A crise climática também é um problema de cultura, resultado e perpetuado pela herança colonial das potências mundiais e sua relação exploratória com os territórios e povos subjugados. As práticas mercadológicas, políticas e sociais dos brasileiros refletem esse legado marcado pela exploração intensiva dos recursos naturais e pela busca incessante de crescimento econômico, muitas vezes em detrimento da sustentabilidade socioambiental.
Desde o período colonial, o Brasil desenvolveu uma economia baseada na exportação de commodities como açúcar, ouro, café, e mais recentemente, soja e carne bovina, perpetuando a mesma cultura com novas roupagens.
Socialmente, a desigualdade histórica também influencia as atitudes em relação ao meio ambiente, com comunidades inteiras e grupos de pessoas minorizadas frequentemente sofrendo mais com os impactos das mudanças climáticas e tendo menos recursos para se adaptar. Esse legado, combinado com uma governança que nem sempre consegue equilibrar desenvolvimento econômico e sustentabilidade, criou desafios complexos para a mitigação das mudanças climáticas no Brasil.
Tecnologia ancestral como vetor para o futuro
A população diversificada da América Central inclui mais de 60 grupos de povos indígenas, cujos sistemas de organização cultural, econômica, política e social se desenvolveram ao longo dos séculos. Estes grupos étnicos têm contribuído ao longo desse tempo para o que hoje chamamos de gestão do risco de catástrofes (DRM) e adaptação às alterações climáticas com a sua própria marca de conhecimento, ciência e práticas tradicionais. Apesar da sua sabedoria e práticas antigas, 80% dos 42 milhões de povos indígenas da América Central e do resto da América Latina vivem na pobreza, tendo sido historicamente excluídos da economia formal.

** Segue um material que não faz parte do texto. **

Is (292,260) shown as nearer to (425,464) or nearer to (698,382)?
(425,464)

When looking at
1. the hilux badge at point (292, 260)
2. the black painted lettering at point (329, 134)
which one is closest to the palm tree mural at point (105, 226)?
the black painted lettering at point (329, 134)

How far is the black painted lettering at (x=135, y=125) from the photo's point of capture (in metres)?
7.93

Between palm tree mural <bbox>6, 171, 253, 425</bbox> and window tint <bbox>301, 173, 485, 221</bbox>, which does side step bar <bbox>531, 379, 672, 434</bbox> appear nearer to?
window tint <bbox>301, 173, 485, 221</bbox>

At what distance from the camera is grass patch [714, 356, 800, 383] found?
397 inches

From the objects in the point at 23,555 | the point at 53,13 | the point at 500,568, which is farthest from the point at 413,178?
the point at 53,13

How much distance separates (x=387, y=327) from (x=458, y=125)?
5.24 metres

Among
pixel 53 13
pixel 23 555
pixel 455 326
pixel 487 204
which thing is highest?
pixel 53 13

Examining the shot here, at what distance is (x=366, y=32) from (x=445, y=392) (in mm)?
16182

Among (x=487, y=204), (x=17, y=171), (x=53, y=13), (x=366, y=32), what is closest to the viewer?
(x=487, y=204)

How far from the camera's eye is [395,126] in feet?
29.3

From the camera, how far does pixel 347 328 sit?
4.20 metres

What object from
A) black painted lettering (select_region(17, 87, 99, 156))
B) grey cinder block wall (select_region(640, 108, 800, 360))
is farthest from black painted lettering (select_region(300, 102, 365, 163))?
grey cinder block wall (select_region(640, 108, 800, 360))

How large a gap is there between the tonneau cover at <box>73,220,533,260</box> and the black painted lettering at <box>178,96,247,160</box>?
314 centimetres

A América Central é a segunda região mais vulnerável do mundo aos riscos naturais. Mas a região, rica em recursos naturais e culturais, pode melhorar sua resiliência climática se toda a população, incluindo os seus povos indígenas, trabalhar em conjunto. Se o conhecimento das tradições indígenas for combinado com a tecnologia moderna, isso poderá criar oportunidades para construir uma América Central mais resiliente.
Os povos indígenas argumentam que o reconhecimento dos seus conhecimentos, direitos e sistemas é necessário nos processos de resposta a emergências, prevenção e reconstrução. Além disso, querem que os eventos sejam vistos da perspectiva da sua ciência e conhecimento indígenas. Pretendem também que os seus próprios esforços no fortalecimento institucional e organizacional, nos direitos e salvaguardas, e na voz e participação sejam tidos em conta. Esta é uma opinião partilhada pela Conferência das Partes sobre as Alterações Climáticas da ONU, que reconheceu que os povos indígenas são parte da solução para enfrentar as alterações climáticas.
Negócios de cultura e a urgência da adaptabilidade
A crise climática representa uma ameaça existencial para locais patrimoniais em todo o mundo, muitos dos quais estão localizados em áreas costeiras vulneráveis. Com eventos extremos como erosão costeira, inundações e tempestades tornando-se mais frequentes e intensos, a preservação desses locais históricos tornou-se uma prioridade.
Ao menos seis instituições públicas de arte e conservação de patrimônio foram afetadas pelos temporais e enchentes das últimas semanas na região central de Porto Alegre, capital do Rio Grande do Sul. Governo do estado e prefeitura ainda calculam os danos.
No centro histórico, as inundações afetaram locais culturais importantes, como o Museu de Arte do Rio Grande do Sul (Margs) e a Casa de Cultura Mario Quintana (CCMQ). Na CCMQ, a enchente danificou o térreo, atingindo a Cinemateca Paulo Amorim, lojas e a Livraria Taverna, mas os pisos superiores, incluindo teatros e bibliotecas, ficaram ilesos. No Margs, o diretor-curador Francisco Dalcol organizou uma operação de emergência para mover obras de arte do térreo para andares superiores, uma situação inédita desde a fundação do museu em 1954.
A comoção causada pelas enchentes está mobilizando campanhas de doações para o setor cultural, abrangendo audiovisual, música, teatro, artes, escritores, bibliotecas e livrarias. Um exemplo notável é a gravação da canção "Menino Deus" por Caetano Veloso e Maria Bethânia, que cederam os direitos do vídeo para arrecadar fundos em apoio a artistas e trabalhadores da cultura no Rio Grande do Sul.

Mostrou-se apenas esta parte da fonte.